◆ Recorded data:

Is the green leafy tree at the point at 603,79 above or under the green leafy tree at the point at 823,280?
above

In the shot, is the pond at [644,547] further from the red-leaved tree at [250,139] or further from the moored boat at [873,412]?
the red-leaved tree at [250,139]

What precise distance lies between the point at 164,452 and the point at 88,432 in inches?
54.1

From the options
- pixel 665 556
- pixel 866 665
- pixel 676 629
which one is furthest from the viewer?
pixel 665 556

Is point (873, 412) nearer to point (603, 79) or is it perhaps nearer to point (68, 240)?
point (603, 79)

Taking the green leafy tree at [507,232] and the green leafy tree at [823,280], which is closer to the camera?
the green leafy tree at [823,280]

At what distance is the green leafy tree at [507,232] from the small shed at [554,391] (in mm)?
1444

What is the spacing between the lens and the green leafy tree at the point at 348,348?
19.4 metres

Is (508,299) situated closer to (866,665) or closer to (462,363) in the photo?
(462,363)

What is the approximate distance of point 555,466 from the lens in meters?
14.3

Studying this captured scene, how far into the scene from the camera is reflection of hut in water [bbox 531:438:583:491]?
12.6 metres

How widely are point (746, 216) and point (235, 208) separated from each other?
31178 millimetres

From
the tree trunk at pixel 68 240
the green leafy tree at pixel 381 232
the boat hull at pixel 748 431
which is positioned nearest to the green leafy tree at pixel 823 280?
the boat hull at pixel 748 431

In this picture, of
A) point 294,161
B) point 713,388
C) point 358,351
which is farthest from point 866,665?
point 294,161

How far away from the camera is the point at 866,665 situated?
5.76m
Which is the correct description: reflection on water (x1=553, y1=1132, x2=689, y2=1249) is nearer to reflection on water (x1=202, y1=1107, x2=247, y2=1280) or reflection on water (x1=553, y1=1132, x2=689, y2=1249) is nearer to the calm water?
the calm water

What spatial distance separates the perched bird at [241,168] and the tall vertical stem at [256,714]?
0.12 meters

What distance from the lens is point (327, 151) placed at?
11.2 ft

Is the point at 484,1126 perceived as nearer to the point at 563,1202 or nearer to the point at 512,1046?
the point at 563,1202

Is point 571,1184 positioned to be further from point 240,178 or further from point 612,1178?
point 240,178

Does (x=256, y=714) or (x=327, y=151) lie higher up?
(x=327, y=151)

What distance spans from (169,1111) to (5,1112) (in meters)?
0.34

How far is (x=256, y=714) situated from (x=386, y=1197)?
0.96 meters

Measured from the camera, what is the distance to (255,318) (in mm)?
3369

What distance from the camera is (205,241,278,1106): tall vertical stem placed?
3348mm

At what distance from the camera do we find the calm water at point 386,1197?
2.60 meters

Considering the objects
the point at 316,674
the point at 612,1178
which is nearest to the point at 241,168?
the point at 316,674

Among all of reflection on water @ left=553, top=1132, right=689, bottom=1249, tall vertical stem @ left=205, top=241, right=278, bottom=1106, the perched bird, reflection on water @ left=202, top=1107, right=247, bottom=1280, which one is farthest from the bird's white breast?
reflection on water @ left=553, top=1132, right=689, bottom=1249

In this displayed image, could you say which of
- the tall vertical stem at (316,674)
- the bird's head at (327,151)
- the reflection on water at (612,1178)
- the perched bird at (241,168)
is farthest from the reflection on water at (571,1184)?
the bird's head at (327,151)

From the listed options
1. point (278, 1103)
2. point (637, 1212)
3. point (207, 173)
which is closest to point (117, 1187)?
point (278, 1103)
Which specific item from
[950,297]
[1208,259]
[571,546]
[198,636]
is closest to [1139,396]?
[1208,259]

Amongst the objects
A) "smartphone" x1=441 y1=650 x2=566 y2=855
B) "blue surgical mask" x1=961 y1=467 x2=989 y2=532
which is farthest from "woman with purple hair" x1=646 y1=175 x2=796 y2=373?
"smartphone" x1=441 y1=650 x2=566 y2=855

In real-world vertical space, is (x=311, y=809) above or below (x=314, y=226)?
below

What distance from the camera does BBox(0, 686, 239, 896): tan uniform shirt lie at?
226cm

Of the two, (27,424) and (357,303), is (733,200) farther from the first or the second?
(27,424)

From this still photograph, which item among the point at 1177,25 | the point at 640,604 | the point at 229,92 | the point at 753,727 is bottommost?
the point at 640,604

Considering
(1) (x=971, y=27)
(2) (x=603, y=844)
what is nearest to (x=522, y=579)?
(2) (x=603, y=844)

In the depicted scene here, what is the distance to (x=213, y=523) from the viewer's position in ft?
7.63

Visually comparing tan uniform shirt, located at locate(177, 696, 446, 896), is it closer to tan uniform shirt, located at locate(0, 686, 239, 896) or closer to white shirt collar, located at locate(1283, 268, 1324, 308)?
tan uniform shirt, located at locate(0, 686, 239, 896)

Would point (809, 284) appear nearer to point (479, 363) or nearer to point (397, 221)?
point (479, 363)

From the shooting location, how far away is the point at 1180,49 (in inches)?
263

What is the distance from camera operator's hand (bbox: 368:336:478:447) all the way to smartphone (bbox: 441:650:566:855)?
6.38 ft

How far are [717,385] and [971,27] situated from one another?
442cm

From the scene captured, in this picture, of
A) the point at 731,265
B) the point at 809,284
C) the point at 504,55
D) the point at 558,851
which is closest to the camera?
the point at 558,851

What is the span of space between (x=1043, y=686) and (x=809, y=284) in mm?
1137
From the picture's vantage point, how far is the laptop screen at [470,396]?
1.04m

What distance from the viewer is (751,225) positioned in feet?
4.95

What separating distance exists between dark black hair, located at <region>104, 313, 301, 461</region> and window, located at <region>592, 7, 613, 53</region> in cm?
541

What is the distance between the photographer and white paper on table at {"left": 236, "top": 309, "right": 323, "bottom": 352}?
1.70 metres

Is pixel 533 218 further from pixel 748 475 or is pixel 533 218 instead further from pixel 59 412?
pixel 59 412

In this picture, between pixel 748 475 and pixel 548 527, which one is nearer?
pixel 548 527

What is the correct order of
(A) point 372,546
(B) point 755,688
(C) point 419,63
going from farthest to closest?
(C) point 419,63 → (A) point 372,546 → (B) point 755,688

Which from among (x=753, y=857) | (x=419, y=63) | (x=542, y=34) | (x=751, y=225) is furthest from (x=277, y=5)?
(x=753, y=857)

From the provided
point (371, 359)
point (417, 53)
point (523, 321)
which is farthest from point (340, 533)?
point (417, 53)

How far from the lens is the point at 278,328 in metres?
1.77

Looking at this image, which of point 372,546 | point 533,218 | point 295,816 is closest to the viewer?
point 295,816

◆ What you will do: Reproduce verbatim the portion of the listing starting at the line that contains "At what distance is" and ending at the line that contains "0.96 meters", with both of those lines included.

◆ Task solution:
At what distance is the green leafy tree at [507,232] from the small shed at [554,391] (in mm)?
1444

What is the spacing between the lens and the green leafy tree at the point at 348,348?
19.4 metres

Is (508,299) situated closer to (866,665) or closer to (462,363) in the photo?
(462,363)

What is the approximate distance of point 555,466 from the lens in meters?
14.3

Studying this captured scene, how far into the scene from the camera is reflection of hut in water [bbox 531:438:583:491]?
12.6 metres

How widely are point (746, 216) and point (235, 208) separated from each other?
31178 millimetres

From
the tree trunk at pixel 68 240
the green leafy tree at pixel 381 232
the boat hull at pixel 748 431
which is positioned nearest to the green leafy tree at pixel 823 280?
the boat hull at pixel 748 431

In this picture, of
A) point 294,161
B) point 713,388
C) point 358,351
which is farthest from point 866,665?
point 294,161

How far away from the camera is the point at 866,665 situated?
5.76m
Which is the correct description: reflection on water (x1=553, y1=1132, x2=689, y2=1249) is nearer to reflection on water (x1=202, y1=1107, x2=247, y2=1280) or reflection on water (x1=553, y1=1132, x2=689, y2=1249) is nearer to the calm water?
the calm water

What spatial distance separates the perched bird at [241,168] and the tall vertical stem at [256,714]?
0.12 meters

What distance from the lens is point (327, 151) placed at?
11.2 ft

Is the point at 484,1126 perceived as nearer to the point at 563,1202 or nearer to the point at 512,1046?
the point at 563,1202

Is point 571,1184 positioned to be further from point 240,178 or further from point 612,1178?
point 240,178

Does (x=256, y=714) or (x=327, y=151) lie higher up?
(x=327, y=151)

What distance spans from (169,1111) to (5,1112) (in meters)?
0.34

How far is (x=256, y=714) situated from (x=386, y=1197)?
0.96 meters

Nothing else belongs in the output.